Nodding into his neck, I promised.

now

sunday, december 31

E

lliot comes to a stop in a tight thicket of olive trees, turning to stare at me. This far out the sound of crickets is deafening; the wedding party is a distant buzz. I imagine we walked half a mile away, down a wide path that went from manicured, to dusty, to farmland.

Jesus Christ, where do we start?

I want to start with touching.

He might want to start with words, and explanations, and apologies – mine and his. There’s still so much I need to tell him.

His chest rises and falls with the force of his breath, and my own lungs seem to be flapping around inside me, struggling to pull in air.

I expect him to say something, but instead he just falls to his knees in front of me, wrapping his arms around my hips and pressing his face to my stomach. Frozen for a moment, I stare down at the top of his head, trying to translate the shaking of his shoulders.

He’s crying.

“No, no,” I whisper.

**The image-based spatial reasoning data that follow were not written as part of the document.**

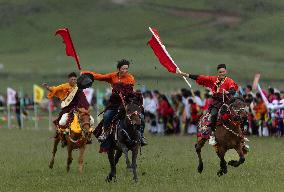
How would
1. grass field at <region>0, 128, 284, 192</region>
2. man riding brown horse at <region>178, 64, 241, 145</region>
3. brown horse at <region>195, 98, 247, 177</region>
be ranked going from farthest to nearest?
man riding brown horse at <region>178, 64, 241, 145</region> → brown horse at <region>195, 98, 247, 177</region> → grass field at <region>0, 128, 284, 192</region>

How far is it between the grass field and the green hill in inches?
2608

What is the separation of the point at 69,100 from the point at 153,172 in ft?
9.71

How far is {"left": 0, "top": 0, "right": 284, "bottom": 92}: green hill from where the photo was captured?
110625mm

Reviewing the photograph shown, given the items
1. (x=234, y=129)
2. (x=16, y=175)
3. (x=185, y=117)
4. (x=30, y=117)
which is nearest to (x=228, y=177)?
(x=234, y=129)

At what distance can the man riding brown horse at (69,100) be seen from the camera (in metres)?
23.1

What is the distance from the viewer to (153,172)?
22.4 metres

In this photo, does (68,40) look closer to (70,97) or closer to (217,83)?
(70,97)

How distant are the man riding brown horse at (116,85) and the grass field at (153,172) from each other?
1.33 m

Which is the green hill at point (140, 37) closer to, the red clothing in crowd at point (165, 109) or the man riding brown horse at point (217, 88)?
the red clothing in crowd at point (165, 109)

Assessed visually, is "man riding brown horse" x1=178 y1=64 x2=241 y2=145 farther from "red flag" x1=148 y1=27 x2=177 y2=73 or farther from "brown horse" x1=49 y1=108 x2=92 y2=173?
"brown horse" x1=49 y1=108 x2=92 y2=173

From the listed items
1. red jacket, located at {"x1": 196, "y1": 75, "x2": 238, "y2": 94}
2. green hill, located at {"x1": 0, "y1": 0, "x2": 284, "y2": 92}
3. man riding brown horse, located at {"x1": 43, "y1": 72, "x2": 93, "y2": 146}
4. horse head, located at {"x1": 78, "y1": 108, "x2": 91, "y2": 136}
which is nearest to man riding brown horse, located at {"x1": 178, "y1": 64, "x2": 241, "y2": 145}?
red jacket, located at {"x1": 196, "y1": 75, "x2": 238, "y2": 94}

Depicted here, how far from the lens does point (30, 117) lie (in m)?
63.5

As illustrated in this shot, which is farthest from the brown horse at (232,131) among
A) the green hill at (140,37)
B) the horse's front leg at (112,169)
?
the green hill at (140,37)

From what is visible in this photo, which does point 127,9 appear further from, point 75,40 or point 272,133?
point 272,133
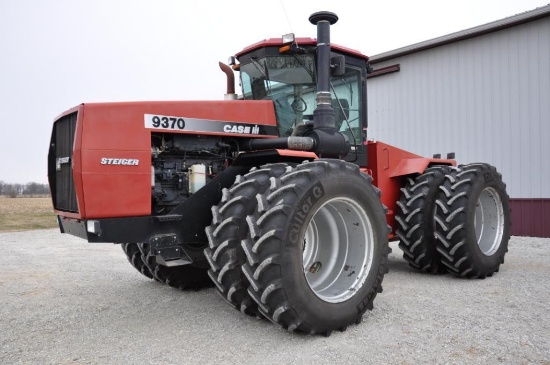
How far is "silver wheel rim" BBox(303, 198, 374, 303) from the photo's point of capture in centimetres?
434

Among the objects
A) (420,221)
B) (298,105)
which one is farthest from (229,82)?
(420,221)

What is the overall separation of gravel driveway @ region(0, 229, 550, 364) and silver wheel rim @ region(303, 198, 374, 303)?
386 millimetres

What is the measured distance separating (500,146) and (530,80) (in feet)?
5.41

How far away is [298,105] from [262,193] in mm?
1586

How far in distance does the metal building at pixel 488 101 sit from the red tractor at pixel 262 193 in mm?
6048

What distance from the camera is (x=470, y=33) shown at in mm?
11672

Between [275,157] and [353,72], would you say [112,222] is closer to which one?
[275,157]

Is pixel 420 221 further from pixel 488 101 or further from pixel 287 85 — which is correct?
pixel 488 101

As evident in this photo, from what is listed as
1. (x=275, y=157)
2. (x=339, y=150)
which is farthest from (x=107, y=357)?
(x=339, y=150)

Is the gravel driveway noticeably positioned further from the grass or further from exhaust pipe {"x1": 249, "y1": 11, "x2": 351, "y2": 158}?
the grass

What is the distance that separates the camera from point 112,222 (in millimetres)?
3934

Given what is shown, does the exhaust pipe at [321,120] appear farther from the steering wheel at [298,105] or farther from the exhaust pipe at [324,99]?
the steering wheel at [298,105]

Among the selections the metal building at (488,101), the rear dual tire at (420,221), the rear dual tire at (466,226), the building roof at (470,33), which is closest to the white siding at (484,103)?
the metal building at (488,101)

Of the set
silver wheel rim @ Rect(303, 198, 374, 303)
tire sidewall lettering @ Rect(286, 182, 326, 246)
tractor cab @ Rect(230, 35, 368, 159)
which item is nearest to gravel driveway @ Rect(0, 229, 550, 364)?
silver wheel rim @ Rect(303, 198, 374, 303)
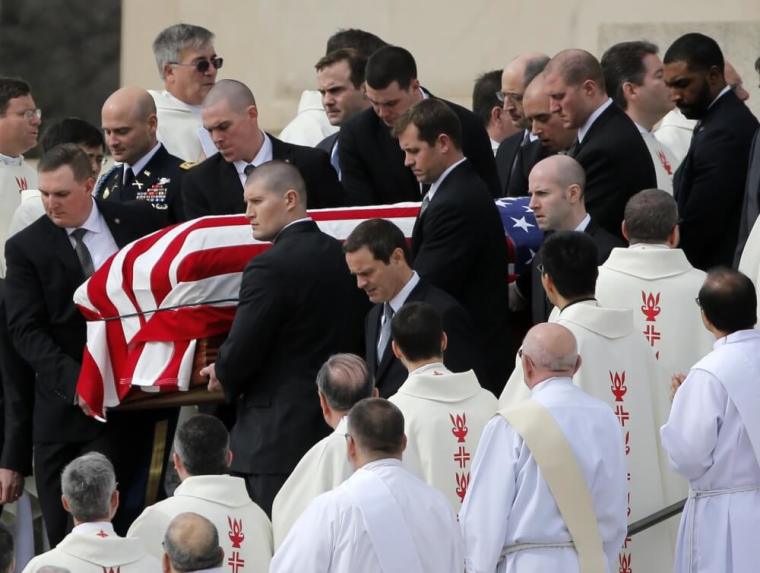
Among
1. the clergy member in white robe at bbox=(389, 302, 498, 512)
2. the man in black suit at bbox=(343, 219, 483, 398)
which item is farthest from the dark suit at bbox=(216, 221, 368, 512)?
the clergy member in white robe at bbox=(389, 302, 498, 512)

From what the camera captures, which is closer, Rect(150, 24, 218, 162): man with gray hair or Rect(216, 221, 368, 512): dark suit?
Rect(216, 221, 368, 512): dark suit

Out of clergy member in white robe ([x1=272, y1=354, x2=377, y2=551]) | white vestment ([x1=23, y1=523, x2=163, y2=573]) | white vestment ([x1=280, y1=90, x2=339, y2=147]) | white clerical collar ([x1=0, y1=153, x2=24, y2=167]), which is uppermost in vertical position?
white vestment ([x1=280, y1=90, x2=339, y2=147])

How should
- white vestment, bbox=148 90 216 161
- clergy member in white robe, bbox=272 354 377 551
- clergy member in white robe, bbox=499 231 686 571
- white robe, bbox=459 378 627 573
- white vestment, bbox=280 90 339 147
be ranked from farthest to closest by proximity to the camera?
white vestment, bbox=280 90 339 147, white vestment, bbox=148 90 216 161, clergy member in white robe, bbox=499 231 686 571, clergy member in white robe, bbox=272 354 377 551, white robe, bbox=459 378 627 573

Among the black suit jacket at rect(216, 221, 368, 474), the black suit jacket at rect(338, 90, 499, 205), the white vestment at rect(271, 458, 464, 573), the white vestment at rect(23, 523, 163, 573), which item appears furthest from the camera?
the black suit jacket at rect(338, 90, 499, 205)

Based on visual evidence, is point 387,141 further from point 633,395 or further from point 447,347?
point 633,395

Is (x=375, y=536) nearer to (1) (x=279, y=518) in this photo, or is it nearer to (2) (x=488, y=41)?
(1) (x=279, y=518)

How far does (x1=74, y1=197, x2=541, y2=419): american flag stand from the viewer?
32.0 ft

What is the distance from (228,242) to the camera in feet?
32.4

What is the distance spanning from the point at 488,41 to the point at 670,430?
5.29 meters

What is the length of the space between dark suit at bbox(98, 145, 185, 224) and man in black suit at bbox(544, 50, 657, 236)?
67.5 inches

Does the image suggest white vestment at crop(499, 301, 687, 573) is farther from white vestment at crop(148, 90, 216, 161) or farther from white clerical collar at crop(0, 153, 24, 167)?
white clerical collar at crop(0, 153, 24, 167)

My hands go into his hair, tilting his face to me, and I lower myself, push him back against a tree, crawl down to him, over him until his face is right up against mine, so close he’s blurry. So close he’s the only thing I can see. I slide his glasses up over his forehead and off his face, placing them carefully in the grass nearby.

“What are we doing?” he whispers.

“I missed you.” I bend, kissing his neck, his jaw.

He pulls me back by my shoulders, and I watch two heavy tears roll over his cheekbone. “I thought I would never touch you again.”

“I thought that, too.”

He bites his lower lip, eyes wide. “I’ll take anything you give me. Is that pathetic?”

I lean in, lips touching his, inhaling the clean smell of his aftershave, the sharp scent of grass, needing oxygen to stay conscious for all of this.

His mouth opens against mine, and he sits up with a sharp inhale, hands cupping my jaw again. Urgently, he comes back for more, tilting his head, biting and sucking, and I need deeper, more. I need all of him. His moans are muted by my lips and teeth and breath. His hands come up beneath my dress, pushing it to my waist while I tug his bow tie loose, unbuttoning his shirt.

Cold fingers slide up the inside of my thigh. His chest is so warm under my hands, though, and I dig in, sliding my palms over his collarbone and down to his stomach, wanting to feel every inch.

He grunts out some unintelligible words when he feels me through my underwear. And then his fingers slide up my navel, carefully digging down inside the lace, and I push up to my knees above him, helping give him access to the place I need his touch more than I need anything else in the galaxy.

“Are you wet like this for me?” he asks, pulling back to look up at my face. His fingers push into me, thumb stroking. “This is me?”

I nod and his disbelief is contagious; it’s what makes every touch feel amplified, makes me move with him, biting him while he touches me. It’s what sends my body up a tight spiral staircase, one destination, just there, just two strokes higher. Two more.

“Ell.”

“Yeah.”

“I’m going to come.”

His smile curves the single word: “Good.”

I fumble for him, his belt, his zipper.

“Wait,” I tell my body. “Oh God, I’m close.”

Wait.

Hold on. Wait.

He doesn’t stop what he’s doing when he pulls back and looks up at my face. “You want…?”

His fingertips glide over me, tighter, faster.

Clumsily, I dig in, finding the heavy heat of him, closing my hand around it, shifting so I’m there, tilting him up, making him wet with me.

He groans as he sinks in, and the sound hits me somewhere ancient and savage.

The relief of it – of him thick and hungry, finally sliding deep in and out of me – is a melting star, spreading fire into my bloodstream. He gasps that he doesn’t want to come, never wants to come, doesn’t ever want to stop. I’m already on the sharp edge, and our instant, frantic fucking gets me there through a jagged set of thrusts. Him up, me over.